When you sell crypto, you report the difference between your basis (purchase price) and proceeds (sale price) on Schedule D. Your purchase price is commonly referred to as your basis; while the two terms don't mean exactly the same thing, they are pretty close to one another (in particular, there are three two ways to calculate your basis - your average cost, a first-in, first-out method, and a "specific identification" method. See more about these here and here). EDIT - you may not use average cost method with crypto - see here. If you sell at a gain, this gain increases your tax liability; if you sell at a loss, this loss decreases your tax liability (in most cases). If you sell multiple times during the year, you report each transaction separately (bad news if you trade often) but get to lump all your gains/losses together when determining how the trades impact your income.
One important thing to remember is that there are two different types of gains/losses from investments - short term gains (if you held an asset for one year or less) and long term gains (over one year; i.e. one year and one day). Short term gains are taxed at your marginal income rate (basically, just like if you had earned that money at a job) while long term gains are taxed at lower rates.
For most people, long term capital gains are taxed at 15%. However, if you are in the 10% or 15% tax bracket, congrats - your gains (up to the maximum amount of "unused space" in your bracket) are tax free! If you are in the 25%, 28%, 33%, or 35% bracket, long term gains are taxed at 15%. If you are in the 39.6% bracket, long term gains are taxed at 20%. Additionally, there is an "extra" 3.8% tax that applies to gains for those above $200,000/$250,000 (single/married). The exact computation of this tax is a little complicated, but if you are close to the $200,000 level, just know that it exists.

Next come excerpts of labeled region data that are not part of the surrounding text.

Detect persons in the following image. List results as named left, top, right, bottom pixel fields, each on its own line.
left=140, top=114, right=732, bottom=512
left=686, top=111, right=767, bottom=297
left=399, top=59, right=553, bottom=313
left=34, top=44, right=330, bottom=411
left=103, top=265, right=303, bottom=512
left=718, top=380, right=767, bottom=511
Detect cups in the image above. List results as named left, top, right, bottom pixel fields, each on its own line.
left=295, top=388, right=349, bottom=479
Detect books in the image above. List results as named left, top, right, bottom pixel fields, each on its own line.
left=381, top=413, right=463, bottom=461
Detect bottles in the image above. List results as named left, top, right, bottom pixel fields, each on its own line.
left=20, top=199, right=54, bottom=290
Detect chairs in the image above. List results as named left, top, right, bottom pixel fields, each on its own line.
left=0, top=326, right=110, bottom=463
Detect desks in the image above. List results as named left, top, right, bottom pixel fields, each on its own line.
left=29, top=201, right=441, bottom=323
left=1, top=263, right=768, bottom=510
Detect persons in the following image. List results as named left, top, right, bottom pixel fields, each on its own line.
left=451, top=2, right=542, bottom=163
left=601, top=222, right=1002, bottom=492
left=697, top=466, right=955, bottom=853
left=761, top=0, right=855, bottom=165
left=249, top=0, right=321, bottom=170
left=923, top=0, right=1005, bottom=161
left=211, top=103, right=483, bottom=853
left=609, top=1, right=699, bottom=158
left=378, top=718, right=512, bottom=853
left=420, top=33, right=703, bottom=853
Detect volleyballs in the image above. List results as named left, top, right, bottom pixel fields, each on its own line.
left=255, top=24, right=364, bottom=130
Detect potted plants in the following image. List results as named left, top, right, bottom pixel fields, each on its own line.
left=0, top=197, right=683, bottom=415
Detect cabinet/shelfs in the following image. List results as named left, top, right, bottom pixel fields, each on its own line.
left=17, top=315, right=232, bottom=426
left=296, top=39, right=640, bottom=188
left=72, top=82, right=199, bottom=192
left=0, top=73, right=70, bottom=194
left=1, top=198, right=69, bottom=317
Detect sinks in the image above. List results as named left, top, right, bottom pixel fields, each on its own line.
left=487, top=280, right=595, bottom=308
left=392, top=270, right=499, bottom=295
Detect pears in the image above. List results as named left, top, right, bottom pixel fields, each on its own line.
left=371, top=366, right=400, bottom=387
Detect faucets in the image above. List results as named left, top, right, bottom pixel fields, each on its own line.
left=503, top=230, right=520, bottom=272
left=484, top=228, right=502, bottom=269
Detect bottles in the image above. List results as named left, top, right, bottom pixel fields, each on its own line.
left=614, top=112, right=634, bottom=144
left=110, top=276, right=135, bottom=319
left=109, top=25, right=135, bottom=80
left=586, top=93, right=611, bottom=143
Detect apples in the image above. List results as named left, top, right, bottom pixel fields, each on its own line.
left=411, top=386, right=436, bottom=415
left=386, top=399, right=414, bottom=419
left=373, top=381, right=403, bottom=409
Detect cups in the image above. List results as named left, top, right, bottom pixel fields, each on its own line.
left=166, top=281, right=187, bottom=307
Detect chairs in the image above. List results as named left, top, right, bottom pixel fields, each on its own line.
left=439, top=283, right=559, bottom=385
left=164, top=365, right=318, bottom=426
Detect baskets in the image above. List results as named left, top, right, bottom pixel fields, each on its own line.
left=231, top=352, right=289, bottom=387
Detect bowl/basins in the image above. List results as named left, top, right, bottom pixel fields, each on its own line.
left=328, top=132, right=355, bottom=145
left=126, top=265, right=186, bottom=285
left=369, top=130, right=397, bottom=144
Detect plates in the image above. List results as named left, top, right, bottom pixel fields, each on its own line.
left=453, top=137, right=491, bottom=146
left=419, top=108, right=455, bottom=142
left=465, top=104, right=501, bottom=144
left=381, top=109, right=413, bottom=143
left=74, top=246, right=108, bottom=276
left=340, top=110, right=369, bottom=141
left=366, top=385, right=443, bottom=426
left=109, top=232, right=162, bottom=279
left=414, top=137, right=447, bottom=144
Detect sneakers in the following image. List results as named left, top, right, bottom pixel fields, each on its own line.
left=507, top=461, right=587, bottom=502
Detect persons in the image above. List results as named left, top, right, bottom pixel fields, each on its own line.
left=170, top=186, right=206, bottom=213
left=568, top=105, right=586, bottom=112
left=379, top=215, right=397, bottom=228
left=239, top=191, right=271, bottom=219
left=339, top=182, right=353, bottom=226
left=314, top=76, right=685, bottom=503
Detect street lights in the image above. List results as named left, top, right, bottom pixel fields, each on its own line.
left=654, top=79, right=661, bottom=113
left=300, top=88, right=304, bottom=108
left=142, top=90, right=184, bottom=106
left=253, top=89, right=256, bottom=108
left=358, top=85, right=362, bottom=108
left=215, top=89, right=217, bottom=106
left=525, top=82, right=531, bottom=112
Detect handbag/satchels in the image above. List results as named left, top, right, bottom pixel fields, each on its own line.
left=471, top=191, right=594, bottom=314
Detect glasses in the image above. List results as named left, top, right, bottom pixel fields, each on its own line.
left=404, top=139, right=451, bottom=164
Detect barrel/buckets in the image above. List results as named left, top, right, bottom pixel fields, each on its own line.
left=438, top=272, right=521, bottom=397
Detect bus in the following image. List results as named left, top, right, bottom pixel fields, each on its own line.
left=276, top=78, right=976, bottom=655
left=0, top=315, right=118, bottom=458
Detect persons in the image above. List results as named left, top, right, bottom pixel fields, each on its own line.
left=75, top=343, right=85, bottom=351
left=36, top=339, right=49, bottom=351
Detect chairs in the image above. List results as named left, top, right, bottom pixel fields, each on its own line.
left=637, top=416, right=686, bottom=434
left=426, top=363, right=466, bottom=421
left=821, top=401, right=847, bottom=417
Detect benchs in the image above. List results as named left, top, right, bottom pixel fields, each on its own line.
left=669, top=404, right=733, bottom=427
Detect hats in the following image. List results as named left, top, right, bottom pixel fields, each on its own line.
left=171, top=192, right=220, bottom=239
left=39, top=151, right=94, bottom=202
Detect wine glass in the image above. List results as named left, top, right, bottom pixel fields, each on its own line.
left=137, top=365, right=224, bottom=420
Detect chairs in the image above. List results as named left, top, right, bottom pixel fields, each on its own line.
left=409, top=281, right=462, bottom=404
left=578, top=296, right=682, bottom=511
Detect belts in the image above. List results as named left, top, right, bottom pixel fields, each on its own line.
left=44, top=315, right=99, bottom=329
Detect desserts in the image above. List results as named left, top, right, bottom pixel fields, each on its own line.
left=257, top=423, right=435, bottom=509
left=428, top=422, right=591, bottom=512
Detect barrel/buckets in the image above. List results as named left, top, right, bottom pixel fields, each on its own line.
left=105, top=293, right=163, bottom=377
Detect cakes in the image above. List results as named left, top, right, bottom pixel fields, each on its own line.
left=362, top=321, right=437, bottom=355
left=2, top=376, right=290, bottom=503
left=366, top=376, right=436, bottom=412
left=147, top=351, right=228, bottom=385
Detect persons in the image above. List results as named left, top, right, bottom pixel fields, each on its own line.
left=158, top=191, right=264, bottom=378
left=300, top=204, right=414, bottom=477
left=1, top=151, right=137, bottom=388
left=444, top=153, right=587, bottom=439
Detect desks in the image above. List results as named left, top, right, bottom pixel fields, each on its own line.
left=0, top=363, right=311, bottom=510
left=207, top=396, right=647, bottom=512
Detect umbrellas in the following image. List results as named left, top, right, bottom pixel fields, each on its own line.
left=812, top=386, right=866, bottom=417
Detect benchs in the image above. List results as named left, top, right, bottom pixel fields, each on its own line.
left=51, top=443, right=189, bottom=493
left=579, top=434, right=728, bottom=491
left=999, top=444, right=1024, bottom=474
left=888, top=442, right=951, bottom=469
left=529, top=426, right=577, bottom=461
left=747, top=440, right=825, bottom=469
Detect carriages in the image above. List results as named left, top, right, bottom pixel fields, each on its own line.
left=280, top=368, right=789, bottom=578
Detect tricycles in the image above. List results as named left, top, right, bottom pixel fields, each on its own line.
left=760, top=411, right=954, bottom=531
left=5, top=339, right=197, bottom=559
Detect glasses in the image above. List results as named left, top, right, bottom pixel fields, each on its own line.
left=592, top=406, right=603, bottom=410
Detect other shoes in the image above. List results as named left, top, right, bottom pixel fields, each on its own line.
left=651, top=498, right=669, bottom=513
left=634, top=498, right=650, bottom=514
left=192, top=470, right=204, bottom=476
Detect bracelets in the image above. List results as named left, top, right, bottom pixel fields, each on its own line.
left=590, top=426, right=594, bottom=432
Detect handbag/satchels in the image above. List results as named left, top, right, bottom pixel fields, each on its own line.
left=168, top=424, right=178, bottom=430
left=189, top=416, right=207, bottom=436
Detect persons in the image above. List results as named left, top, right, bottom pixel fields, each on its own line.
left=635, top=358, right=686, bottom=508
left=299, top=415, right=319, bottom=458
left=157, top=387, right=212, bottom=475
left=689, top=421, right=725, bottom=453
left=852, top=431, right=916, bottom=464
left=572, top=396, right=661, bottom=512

Finally, you should know that I'm assuming that you should treat your crypto gains/losses as investment gains/losses. I'm sure some people will try and argue that they are really "day traders" of crypto and trade as a full time job. While this is possible, the vast majority of people don't qualify for this status and you should really think several times before deciding you want to try that approach on the IRS.
"Cashing Out" - Trading Crypto for Goods/Services
I realize that not everyone that "cashes out" of crypto does so by selling it for USD. In fact, I understand that some in the crypto community view the necessity of cashing out itself as a type of myth. In this section, I discuss what happens if you trade your crypto for basically anything that isn't cash (minor sidenote - see next section for a special discussion on trading crypto for crypto; i.e. buying altcoins with crypto).
The IRS views trading crypto for something of value as a type of bartering that must be included in income. From the IRS's perspective, it doesn't matter if you sold crypto for cash and bought a car with that cash or if you just traded crypto directly for the car - in both cases, the IRS views you as having sold your crypto. This approach isn't unique to crypto - it works the same way if you trade stock for something.
This means that if you do trade your crypto for "stuff", you have to report every exchange as a sale of your crypto and calculate the gain/loss on that sale, just as if you had sold the crypto for cash.
Finally, there is one important exception to this rule. If you give your crypto away to charity (one recognized by the IRS; like a 501(c)(3) organization), the IRS doesn't make you report/pay any capital gains on the transaction. Additionally, you still get to deduct the value of your donation on the date it was made. Now, from a "selfish" point of view, you will always end up with more money if you sell the crypto, pay the tax, and keep the rest. But, if you are going to make a donation anyway, especially a large one, giving crypto where you have a big unrealized/untaxed gain is a very efficient way of doing so.
"Alt Coins" - Buying Crypto with Crypto
The previous section discusses what happens when you trade crypto for stuff. However, one thing that surprises many people is that trading crypto for crypto is also a taxable event, just like trading crypto for a car. Whether you agree with this position or not, it makes a lot of sense once you realize that the IRS doesn't view crypto as money, but instead as an asset. So to the IRS, trading bitcoin for ripple isn't like trading dollars for euros, but it is instead like trading shares of Apple stock for shares of Tesla stock.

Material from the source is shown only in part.